The mean voter turnout at Irish general elections in the last 30 years was 65.58 %


<br>

**Turnout at local elections**  
I'm going to use the REG figure when looking at turnout in local elections, as this is considered more accurate in this kind of election due to the larger number of people entitled to vote (ref Data oireachtais). Turnout at Irish local elections held in the last 30 years are listed below.  
 
1991 55.6%  
1999 50.2%  
2004 58.6%    
2009 57.8%  
2014 51.7%  
2019 50.2%  

*Data Source:* [data.oireachtas.ie](https://data.oireachtas.ie/ie/oireachtas/libraryResearch/2016/2016-01-28_l-rs-note-election-turnout-in-ireland-measurement-trends-and-policy-implications_en.pdf) & [rte.ie](https://www.rte.ie/news/elections-2019/results/#/local)  


In [3]:
# Calculating the average turnout at Irish local elections held in the past 30 years
loc_turnout = (55.6, 50.2, 58.6, 57.8, 51.7, 50.2)
ave_loc_turnout = statistics.mean(loc_turnout)
print ("The average voter turnout at Irish local elections in the last 30 years was", round(ave_loc_turnout,2),"%")

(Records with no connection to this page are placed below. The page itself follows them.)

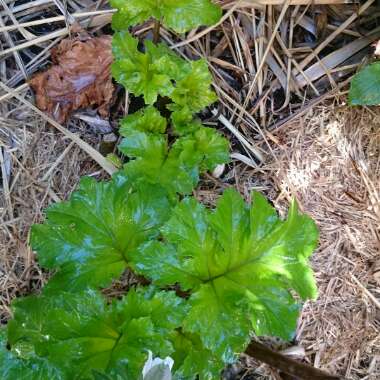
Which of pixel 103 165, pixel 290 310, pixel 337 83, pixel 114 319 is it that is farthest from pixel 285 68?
pixel 114 319

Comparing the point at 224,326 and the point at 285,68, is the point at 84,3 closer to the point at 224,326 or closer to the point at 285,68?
the point at 285,68

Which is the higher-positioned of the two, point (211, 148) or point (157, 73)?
point (157, 73)

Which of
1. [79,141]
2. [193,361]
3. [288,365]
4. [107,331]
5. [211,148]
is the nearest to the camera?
[107,331]

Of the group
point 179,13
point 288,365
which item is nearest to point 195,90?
point 179,13

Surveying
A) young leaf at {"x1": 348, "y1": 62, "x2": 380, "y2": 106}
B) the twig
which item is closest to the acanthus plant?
the twig

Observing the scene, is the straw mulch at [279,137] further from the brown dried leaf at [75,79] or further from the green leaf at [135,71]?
the green leaf at [135,71]

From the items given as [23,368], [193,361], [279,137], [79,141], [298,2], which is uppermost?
[298,2]

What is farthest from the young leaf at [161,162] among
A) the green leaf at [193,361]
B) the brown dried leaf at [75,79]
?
the green leaf at [193,361]

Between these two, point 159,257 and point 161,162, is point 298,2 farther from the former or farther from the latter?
point 159,257
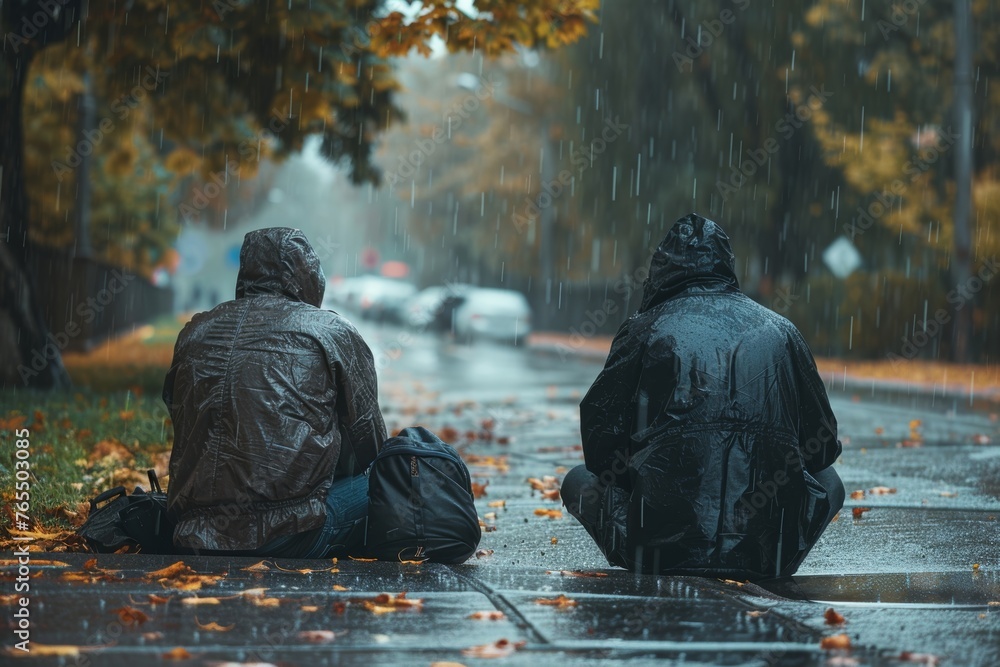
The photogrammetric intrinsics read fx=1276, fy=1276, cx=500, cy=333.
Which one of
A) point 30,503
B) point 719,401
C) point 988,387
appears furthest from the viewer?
point 988,387

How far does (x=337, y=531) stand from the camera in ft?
16.7

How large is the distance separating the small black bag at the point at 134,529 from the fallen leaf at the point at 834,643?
8.73 ft

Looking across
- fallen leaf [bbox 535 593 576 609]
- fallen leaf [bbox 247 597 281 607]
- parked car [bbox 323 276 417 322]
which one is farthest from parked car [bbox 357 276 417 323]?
fallen leaf [bbox 247 597 281 607]

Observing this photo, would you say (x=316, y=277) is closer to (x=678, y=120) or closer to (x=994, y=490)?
(x=994, y=490)

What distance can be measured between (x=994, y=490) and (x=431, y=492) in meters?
4.59

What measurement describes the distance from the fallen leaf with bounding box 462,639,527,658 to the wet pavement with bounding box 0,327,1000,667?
12mm

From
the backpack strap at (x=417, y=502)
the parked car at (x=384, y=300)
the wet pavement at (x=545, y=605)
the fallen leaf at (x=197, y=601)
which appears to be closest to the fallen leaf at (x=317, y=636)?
the wet pavement at (x=545, y=605)

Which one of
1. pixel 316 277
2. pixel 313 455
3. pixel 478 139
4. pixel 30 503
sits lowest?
pixel 30 503

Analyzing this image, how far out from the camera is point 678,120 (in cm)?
2816

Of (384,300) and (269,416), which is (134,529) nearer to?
(269,416)

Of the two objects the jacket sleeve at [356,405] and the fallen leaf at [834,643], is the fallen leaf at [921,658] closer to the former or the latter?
the fallen leaf at [834,643]

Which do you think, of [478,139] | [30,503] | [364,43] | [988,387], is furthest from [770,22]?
[30,503]

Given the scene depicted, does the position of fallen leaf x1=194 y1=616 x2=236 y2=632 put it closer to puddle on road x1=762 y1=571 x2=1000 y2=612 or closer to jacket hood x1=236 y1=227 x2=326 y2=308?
jacket hood x1=236 y1=227 x2=326 y2=308

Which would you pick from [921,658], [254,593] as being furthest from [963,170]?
[254,593]
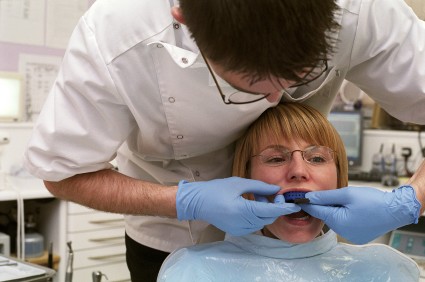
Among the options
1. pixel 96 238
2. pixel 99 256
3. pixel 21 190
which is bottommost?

The average voter turnout at Irish local elections in the last 30 years was 54.02 %


<br>

**Turnout at Referendums**  

As was the case for General Elections, the VAP method of measuring turnout may be the better option for Referendums, as not everyone on the register is entitled to vote in them. Turnout at referendums that have taken place in the last 30 years are listed below.  
_Note:_ Referendums taking place on the same day are listed together.  

1992 Maastricht Treaty 59.75%*    
1992 Right to life of unborn, Right to travel & Right to information 70.65%*    
1995 Dissolution of marriage 64.35%*    
1996 Bail 31.65%*    
1997 Cabinet confidentiality 49.65%*    
1998 British-Irish Agreement & Amsterdam Treaty 58.65%*   
1999 Local government 53.35%*    
2001 Death penalty, International Criminal Court & Treaty of Nice 37.25%*    
2002 Protection of life in pregnancy 45.25%*    
2002 Treaty of Nice 51.95%*    
2004 Citizenship 62.35%*  
2008 Lisbon Treaty 55.55%*    
2009 Lisbon Treaty 61.45%*    
2011 Oir Inquiries & Judges' remuneration 60%    
2012 EU Stability 52.4%  
2012 Children 35.1%  
2013 Seanad & Court of Appeal 40.9%  
2015 Marriage Equality & Age of Eligibility for Election of President 64.3%  
2018 Blasphemy & Termination of Pregnancy 66.95%*  
2019 Diveorce 53.28%*  

*Note:* VAP figures were only available for the referenda that have taken place in the last 10 years. In order to estimate the VAP figure, I took the difference between the VAP & REG figures for the referenda that have taken place since 2011, and calculated the average difference between the two figures, which was VAP being 2.45% higher than the corresponding REG figure. This was then added to the REG figures for all other referenda that have taken place in the last 30 years to estimate the VAP figure (denoted by an asterix in the figures shown above).  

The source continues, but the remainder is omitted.